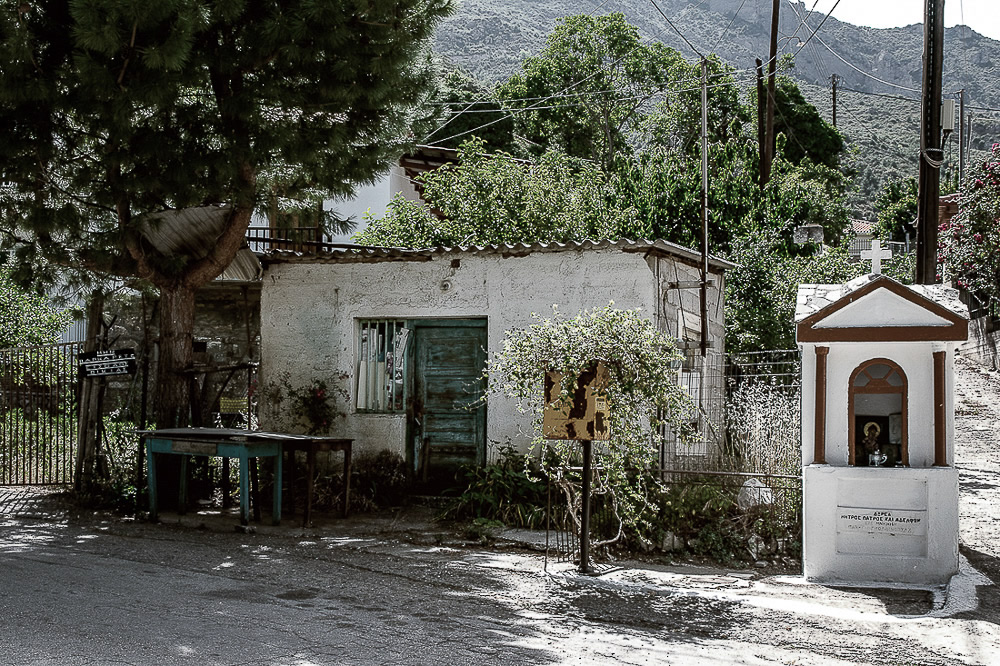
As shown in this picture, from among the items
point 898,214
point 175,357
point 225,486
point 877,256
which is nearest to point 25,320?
point 175,357

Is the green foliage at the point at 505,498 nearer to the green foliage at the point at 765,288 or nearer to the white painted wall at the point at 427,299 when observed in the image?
the white painted wall at the point at 427,299

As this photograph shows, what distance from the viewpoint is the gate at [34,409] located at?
12.3m

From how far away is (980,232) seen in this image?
19.4 metres

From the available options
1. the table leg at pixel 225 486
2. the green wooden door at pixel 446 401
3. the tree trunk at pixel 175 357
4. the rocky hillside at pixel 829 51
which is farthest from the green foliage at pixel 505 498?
the rocky hillside at pixel 829 51

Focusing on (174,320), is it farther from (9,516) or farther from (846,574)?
(846,574)

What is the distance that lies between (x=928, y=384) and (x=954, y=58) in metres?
107

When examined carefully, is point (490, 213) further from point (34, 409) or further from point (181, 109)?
point (34, 409)

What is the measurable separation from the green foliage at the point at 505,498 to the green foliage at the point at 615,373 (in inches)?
69.5

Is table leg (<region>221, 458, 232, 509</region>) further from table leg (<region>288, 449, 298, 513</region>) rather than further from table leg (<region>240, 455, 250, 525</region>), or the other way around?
table leg (<region>240, 455, 250, 525</region>)

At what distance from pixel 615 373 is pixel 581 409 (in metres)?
0.39

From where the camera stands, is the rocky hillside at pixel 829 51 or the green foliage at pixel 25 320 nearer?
the green foliage at pixel 25 320

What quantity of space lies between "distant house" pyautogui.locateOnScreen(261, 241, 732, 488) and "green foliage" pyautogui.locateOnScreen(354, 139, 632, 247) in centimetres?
475

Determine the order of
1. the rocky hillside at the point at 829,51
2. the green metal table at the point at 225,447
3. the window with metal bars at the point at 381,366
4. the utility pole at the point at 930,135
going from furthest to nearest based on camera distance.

--------------------------------

▶ Objectif: Reprenez tout le matériel, depuis son début jusqu'à la ligne contenant « 19.4 metres » incluse, en remplaçant « foliage » par « shrubbery » sans rien modifier d'autre. N'incluez pas les images dans votre réponse.

▶ Corrigé:
As shown in this picture, from among the items
point 898,214
point 175,357
point 225,486
point 877,256
which is nearest to point 25,320?
point 175,357

Is the green shrubbery at the point at 505,498 nearer to the green shrubbery at the point at 765,288 or nearer to the white painted wall at the point at 427,299 when observed in the image?
the white painted wall at the point at 427,299

As this photograph shows, what distance from the viewpoint is the gate at [34,409] located at?
12.3m

From how far away is (980,232) seen in this image?
19.4 metres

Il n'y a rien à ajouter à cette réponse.